Though this runs counter to the approved narrative, it surprises approximately nobody, give or take zero persons.

The Palestinians have been caught frequently engaged in fauxtography and outright lying in their reportage. It did not work. This is the next step.

“it suggests that Palestinian politics has not moderated but actually has become radicalized during the peace process” This succinct phrase helps explain a lot. The peace ‘process” itself has created additional serious problems. It is impossible to see how Israel can engage in a further peace “process” until UNRWA is abolished, Arab incitement is stopped (and reversed) and Israel offered compensation and military support for having to put up with an untenable situation due to the failure of the international community to address the root cause of the conflict.
Israel should make it a clear precondition that even if a new state is established in Judea and Samaria, Jews will still live there. This area is not the Sinai or the Gaza strip. If the Arabs cannot create a state where Jews can live freely and with full human rights they do not deserve a state.

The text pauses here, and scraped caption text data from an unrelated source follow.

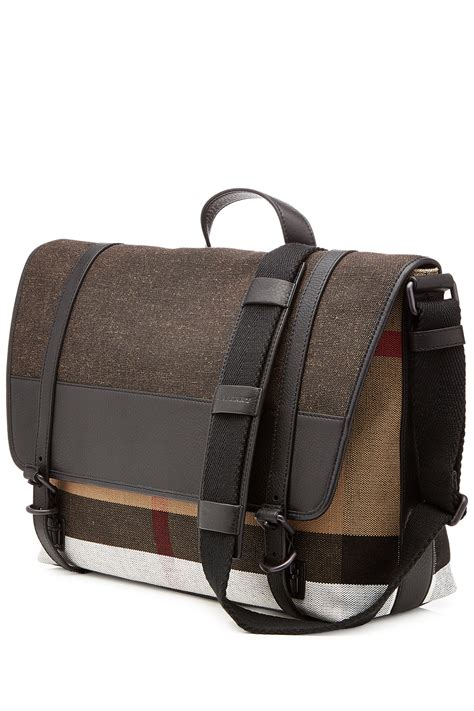 men's bag burberry|Burberry messenger bag men's.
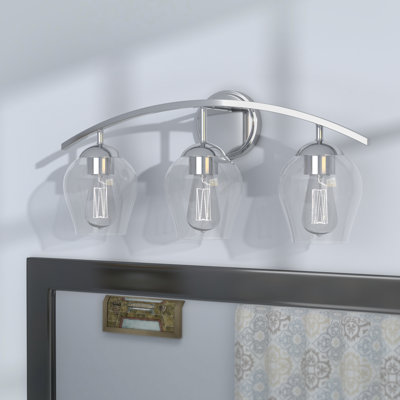 Éclairage de salle de bain à intensité variable à 3 lumières Layfield en chrome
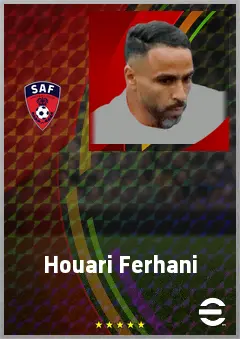 Houari Ferhani eFootball 2026 player card, 69 OVR LB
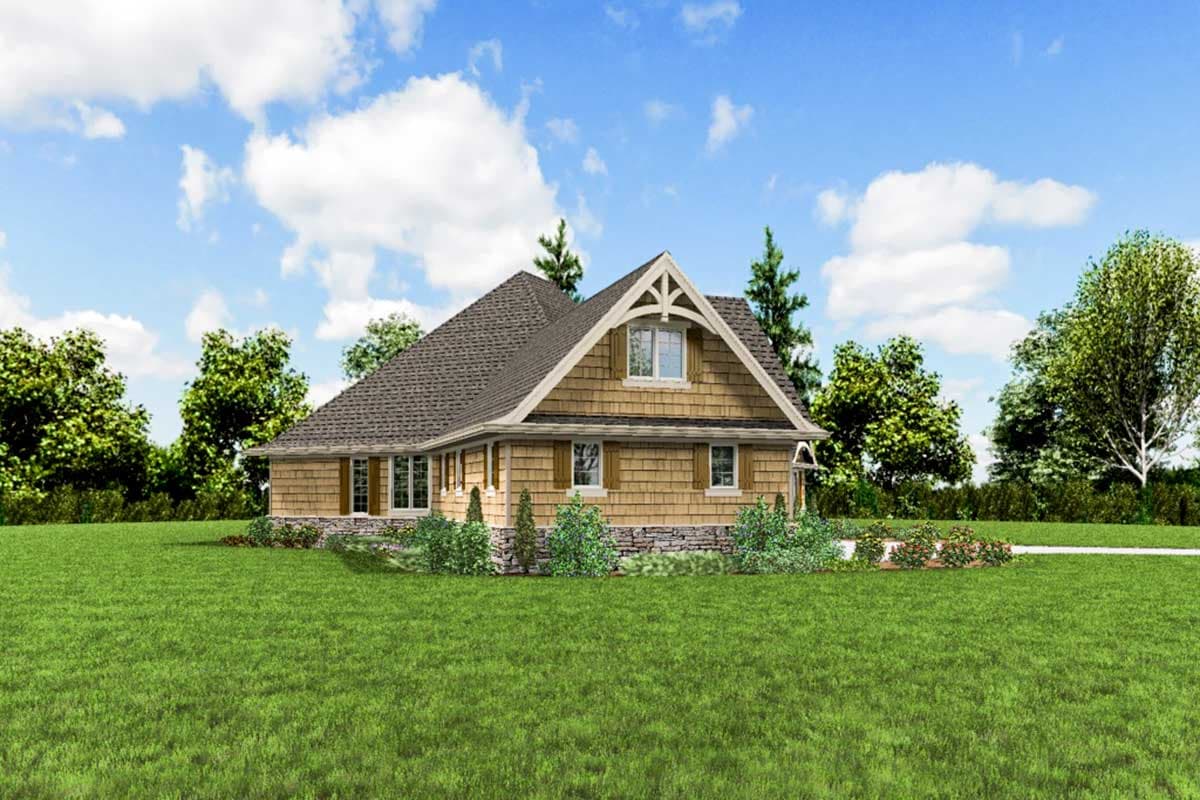 Plan 69680AM: Expanded Classic Craftsman House Plan - Image #4 - Craftsman, Northwest, Shingle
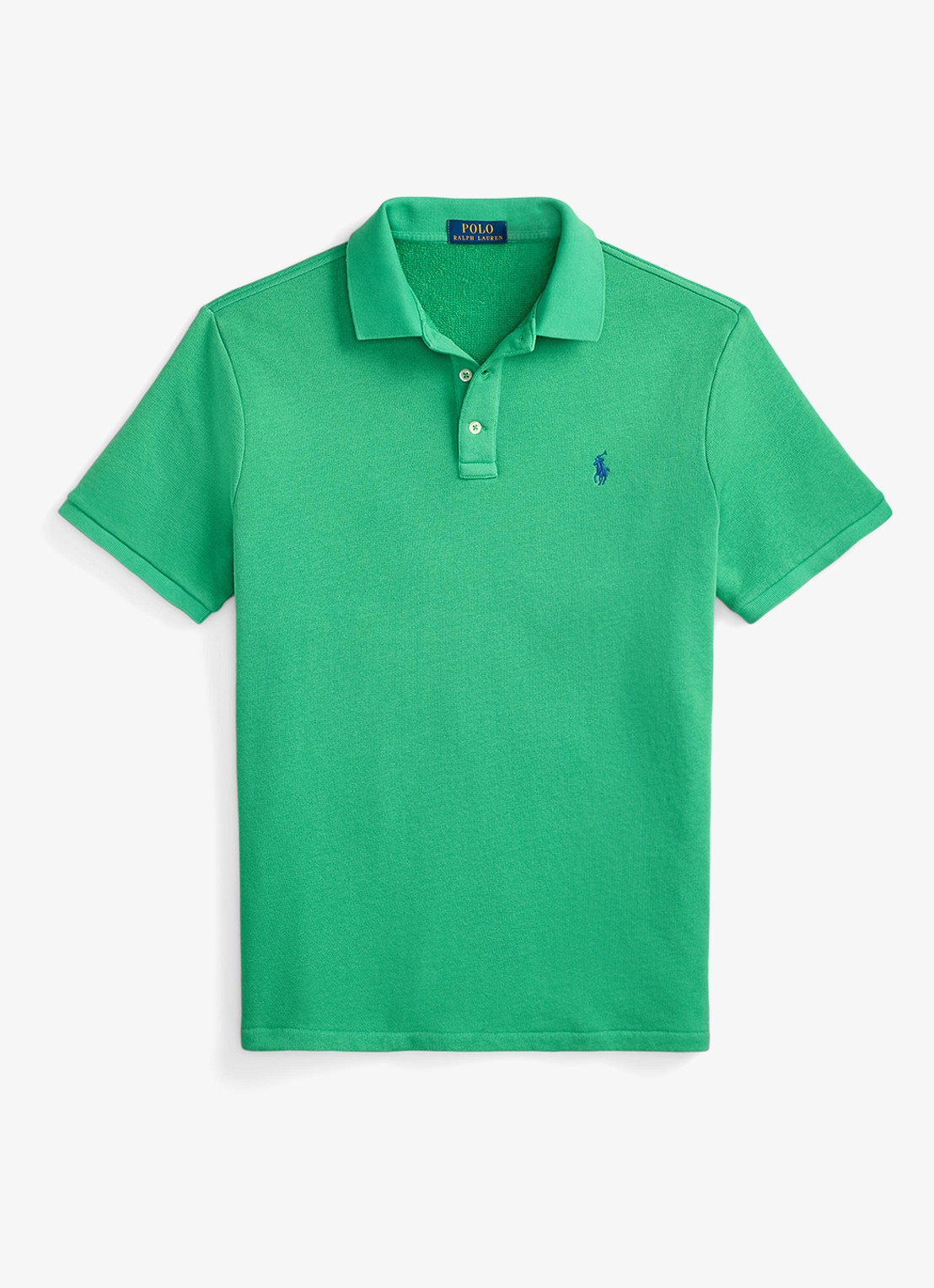 Ralph Lauren Regular fit polo van badstof met logo - voorkant 4 summer emerald / groen
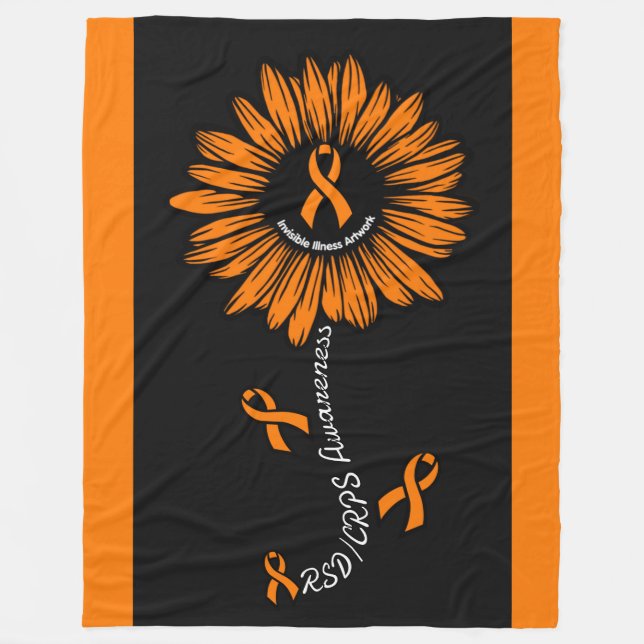 Daisy... RSD/CRPS Fleecedecke (Vorderseite)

In spite of receiving more foreign aid than was supplied to Europe in the Marshall plan, there is no evidence that the Arabs can create such a state. Rather the contrary, evidence suggests that at the current Arab society cannot build such a state. I get that one sometimes wants to reward failure even when success goes unrecognized, that is a part of life. But in this case, rewarding failure means the destruction of Israel. Never again should really mean never again. And liberal Jews need to understand that it should also mean NOT RISKING never again.